__INPUT__.
━━━━━━━━━━━━━━━━

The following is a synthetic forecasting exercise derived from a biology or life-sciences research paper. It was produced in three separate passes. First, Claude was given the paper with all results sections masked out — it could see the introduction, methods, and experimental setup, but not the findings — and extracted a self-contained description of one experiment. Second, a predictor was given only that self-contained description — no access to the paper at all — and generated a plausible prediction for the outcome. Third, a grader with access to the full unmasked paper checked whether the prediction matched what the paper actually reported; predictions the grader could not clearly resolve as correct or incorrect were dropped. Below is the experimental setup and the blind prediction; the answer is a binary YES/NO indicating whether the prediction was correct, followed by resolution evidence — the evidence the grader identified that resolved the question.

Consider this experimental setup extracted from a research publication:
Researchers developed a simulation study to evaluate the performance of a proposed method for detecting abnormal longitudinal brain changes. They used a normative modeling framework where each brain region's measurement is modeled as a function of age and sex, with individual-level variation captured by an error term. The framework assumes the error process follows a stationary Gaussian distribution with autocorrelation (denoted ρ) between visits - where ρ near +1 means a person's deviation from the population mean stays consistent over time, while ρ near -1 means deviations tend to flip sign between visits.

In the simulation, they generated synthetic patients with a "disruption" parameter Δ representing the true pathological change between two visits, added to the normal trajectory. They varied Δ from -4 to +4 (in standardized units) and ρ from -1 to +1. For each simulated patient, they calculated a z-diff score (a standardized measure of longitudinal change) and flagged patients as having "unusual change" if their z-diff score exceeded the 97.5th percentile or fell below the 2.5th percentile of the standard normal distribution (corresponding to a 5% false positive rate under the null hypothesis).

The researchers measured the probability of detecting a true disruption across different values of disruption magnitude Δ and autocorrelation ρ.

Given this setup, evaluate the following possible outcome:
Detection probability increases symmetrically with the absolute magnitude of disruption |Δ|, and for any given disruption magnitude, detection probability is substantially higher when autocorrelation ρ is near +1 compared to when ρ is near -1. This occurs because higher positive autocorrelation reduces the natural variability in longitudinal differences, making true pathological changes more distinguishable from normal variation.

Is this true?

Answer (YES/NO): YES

━━━━━━━━━━━━━━━━

For the entries above, transcribe precisely the lines from the one with "Detection probability increases" through the end, including both.

Detection probability increases symmetrically with the absolute magnitude of disruption |Δ|, and for any given disruption magnitude, detection probability is substantially higher when autocorrelation ρ is near +1 compared to when ρ is near -1. This occurs because higher positive autocorrelation reduces the natural variability in longitudinal differences, making true pathological changes more distinguishable from normal variation.

Is this true?

Answer (YES/NO): YES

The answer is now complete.